What you need to do:
Find every line in the data that contains the word "https". Return each of those lines.

Entries shown:
::::::

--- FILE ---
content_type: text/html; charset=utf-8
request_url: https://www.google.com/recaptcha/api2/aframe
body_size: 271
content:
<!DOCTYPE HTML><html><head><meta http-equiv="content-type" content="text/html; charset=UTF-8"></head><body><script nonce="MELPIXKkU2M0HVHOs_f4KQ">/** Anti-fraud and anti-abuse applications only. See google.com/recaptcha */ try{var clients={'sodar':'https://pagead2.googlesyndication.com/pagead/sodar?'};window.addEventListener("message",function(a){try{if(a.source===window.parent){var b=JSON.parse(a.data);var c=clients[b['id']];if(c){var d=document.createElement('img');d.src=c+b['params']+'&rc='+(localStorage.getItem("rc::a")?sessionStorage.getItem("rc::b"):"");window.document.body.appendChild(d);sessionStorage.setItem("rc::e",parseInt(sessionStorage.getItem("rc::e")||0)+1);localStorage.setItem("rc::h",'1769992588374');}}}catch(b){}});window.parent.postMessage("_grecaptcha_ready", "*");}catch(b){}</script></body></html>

::::::

Output below:
request_url: https://www.google.com/recaptcha/api2/aframe
<!DOCTYPE HTML><html><head><meta http-equiv="content-type" content="text/html; charset=UTF-8"></head><body><script nonce="MELPIXKkU2M0HVHOs_f4KQ">/** Anti-fraud and anti-abuse applications only. See google.com/recaptcha */ try{var clients={'sodar':'https://pagead2.googlesyndication.com/pagead/sodar?'};window.addEventListener("message",function(a){try{if(a.source===window.parent){var b=JSON.parse(a.data);var c=clients[b['id']];if(c){var d=document.createElement('img');d.src=c+b['params']+'&rc='+(localStorage.getItem("rc::a")?sessionStorage.getItem("rc::b"):"");window.document.body.appendChild(d);sessionStorage.setItem("rc::e",parseInt(sessionStorage.getItem("rc::e")||0)+1);localStorage.setItem("rc::h",'1769992588374');}}}catch(b){}});window.parent.postMessage("_grecaptcha_ready", "*");}catch(b){}</script></body></html>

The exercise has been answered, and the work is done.